The number of doses which an employer can request an employee to receive will vary depending on the employees’ place of work and the type of work performed (for example, staff working in catering business premises would ordinarily be required to receive at least 2 doses). The Hong Kong Labour Department (HKLD) has published a useful Information Flyer which summarises the vaccination requirements for the purposes of a legitimate vaccination request.

An employee who is subject to a legitimate vaccination request would be exempt from complying with the request if he/she holds a valid COVID-19 Vaccination Medical Exemption Certificate.

Where an employee fails to comply with an employer’s legitimate vaccination request within 56 days, this would be a valid reason for the employer to dismiss the employee and such dismissal would not be considered as an unreasonable dismissal under the Employment Ordinance.

These provisions are subject to a sunset clause in that they will be repealed when the COVID-19 pandemic is under control.

Protection against unreasonable dismissal

Under Hong Kong law, if an employee has been employed under a continuous contract for a period of not less than 24 months, he cannot be dismissed other than for a valid reason as specified in the Employment Ordinance. The remedies for unreasonable dismissal are an order for reinstatement or re-engagement (only if both the employer and the employee agree to it), or an award of terminal payments. 

Employees are now afforded statutory protection against unreasonable dismissal on the basis that they are absent from work due to a restriction on movement (for example, a quarantine or isolation order) under the Prevention and Control of Disease Regulation (Cap 599A) or Prevention and Control of Disease (Compulsory Testing for Certain Persons) Regulation (Cap 599J) (Cap 599 Requirement). In other words, it is not a valid reason to dismiss an employee on the ground that he/she is absent from work due to a Cap 599 Requirement.

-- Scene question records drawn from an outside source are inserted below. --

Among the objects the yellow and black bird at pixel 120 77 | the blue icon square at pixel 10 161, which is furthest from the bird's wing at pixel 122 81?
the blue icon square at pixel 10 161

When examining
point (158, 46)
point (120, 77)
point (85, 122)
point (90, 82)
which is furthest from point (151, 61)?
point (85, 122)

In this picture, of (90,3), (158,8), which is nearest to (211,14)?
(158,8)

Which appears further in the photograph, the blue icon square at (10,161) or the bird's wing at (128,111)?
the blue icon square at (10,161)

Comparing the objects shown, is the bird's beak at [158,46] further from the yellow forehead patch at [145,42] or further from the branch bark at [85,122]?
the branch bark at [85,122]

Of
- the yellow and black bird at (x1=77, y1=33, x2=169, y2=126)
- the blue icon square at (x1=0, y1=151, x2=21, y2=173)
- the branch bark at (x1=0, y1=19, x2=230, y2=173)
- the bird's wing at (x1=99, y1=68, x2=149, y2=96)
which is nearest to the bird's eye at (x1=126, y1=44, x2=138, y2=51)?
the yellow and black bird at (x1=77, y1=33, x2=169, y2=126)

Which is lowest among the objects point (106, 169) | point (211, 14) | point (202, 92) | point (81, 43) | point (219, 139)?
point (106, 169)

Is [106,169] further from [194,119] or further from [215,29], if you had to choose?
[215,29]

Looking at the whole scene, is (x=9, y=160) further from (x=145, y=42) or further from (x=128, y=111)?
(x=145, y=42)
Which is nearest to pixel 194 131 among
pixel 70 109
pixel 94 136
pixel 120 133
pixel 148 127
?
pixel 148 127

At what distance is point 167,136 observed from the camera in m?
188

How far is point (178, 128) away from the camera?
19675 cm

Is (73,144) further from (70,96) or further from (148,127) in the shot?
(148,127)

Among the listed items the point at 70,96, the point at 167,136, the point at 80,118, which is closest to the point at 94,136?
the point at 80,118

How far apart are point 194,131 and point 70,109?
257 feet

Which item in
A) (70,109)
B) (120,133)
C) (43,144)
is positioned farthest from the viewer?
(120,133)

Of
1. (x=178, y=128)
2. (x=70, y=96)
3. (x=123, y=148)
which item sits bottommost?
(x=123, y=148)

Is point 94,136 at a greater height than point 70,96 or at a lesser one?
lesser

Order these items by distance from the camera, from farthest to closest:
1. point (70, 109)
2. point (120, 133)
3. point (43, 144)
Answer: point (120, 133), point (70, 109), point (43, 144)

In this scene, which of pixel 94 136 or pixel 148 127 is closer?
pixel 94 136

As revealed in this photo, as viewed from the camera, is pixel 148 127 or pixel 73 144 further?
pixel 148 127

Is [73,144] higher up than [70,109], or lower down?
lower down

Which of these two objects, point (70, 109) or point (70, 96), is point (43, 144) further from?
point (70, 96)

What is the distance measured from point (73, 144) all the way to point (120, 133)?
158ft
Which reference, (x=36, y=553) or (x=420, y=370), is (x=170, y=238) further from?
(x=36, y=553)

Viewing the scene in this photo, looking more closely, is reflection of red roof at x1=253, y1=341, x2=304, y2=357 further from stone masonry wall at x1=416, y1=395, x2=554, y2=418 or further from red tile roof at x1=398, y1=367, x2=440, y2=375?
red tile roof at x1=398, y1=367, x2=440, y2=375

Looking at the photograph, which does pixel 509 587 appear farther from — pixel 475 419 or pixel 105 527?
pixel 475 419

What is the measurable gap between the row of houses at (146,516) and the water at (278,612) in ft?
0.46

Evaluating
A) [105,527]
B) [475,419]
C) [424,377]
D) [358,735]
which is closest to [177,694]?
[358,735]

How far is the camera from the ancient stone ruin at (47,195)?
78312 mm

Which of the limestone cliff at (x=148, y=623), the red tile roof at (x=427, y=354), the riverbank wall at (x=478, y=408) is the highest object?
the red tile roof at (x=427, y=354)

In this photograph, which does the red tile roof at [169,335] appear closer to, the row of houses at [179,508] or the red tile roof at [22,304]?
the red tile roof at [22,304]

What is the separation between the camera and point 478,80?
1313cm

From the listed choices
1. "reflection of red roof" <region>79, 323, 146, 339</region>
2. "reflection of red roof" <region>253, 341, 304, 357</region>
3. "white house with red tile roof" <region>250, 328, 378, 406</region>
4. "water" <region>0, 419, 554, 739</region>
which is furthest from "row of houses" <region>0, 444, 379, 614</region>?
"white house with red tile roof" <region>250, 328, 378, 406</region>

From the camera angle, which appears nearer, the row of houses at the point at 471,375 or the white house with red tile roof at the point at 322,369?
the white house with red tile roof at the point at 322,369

Calculation of sickness day

It was previously uncertain whether an employee would be considered as taking a “sickness day” (a defined term under the Employment Ordinance) if he/she could not go to work due to a Cap 599 Requirement but had not contracted COVID-19 (and therefore was not sick). For example, a person in the employee’s household has been infected with COVID-19 and the employee has been issued with a quarantine order.

The definition of “sickness day” in the Employment Ordinance has now been amended to expressly include a day on which an employee is absent from work by reason of his/her compliance with a Cap 599 Requirement.

The effect is that if an employee, who is employed under a continuous contract, takes sick leave for four or more consecutive days due to a Cap 599 Requirement, he/she would be eligible to claim sickness allowance provided that he/she is able to produce to the employer proof of the type of restrictions imposed on him/her, and the commencement and end date of those restrictions. According to the Introduction to the Employment (Amendment) Ordinance 2022 published by the HKLD, examples of such proof would include isolation orders or quarantine orders issued by the Department of Health. The HKLD has also issued an FAQ which includes practical guidance on how to calculate employees’ entitlement to sickness allowance due to his/her absence from work for compliance with a Cap 599 Requirement.

Further, where a Cap 599 Requirement ends early (e.g. the employee fulfils a condition precedent for ending isolation or quarantine early), an employee is obliged to take the initiative to inform their employers as soon as possible. It is worth noting that undergoing mandatory hotel quarantine upon arrival in Hong Kong from overseas is not a Cap 599 Requirement and therefore employees would not be able to claim sickness allowance.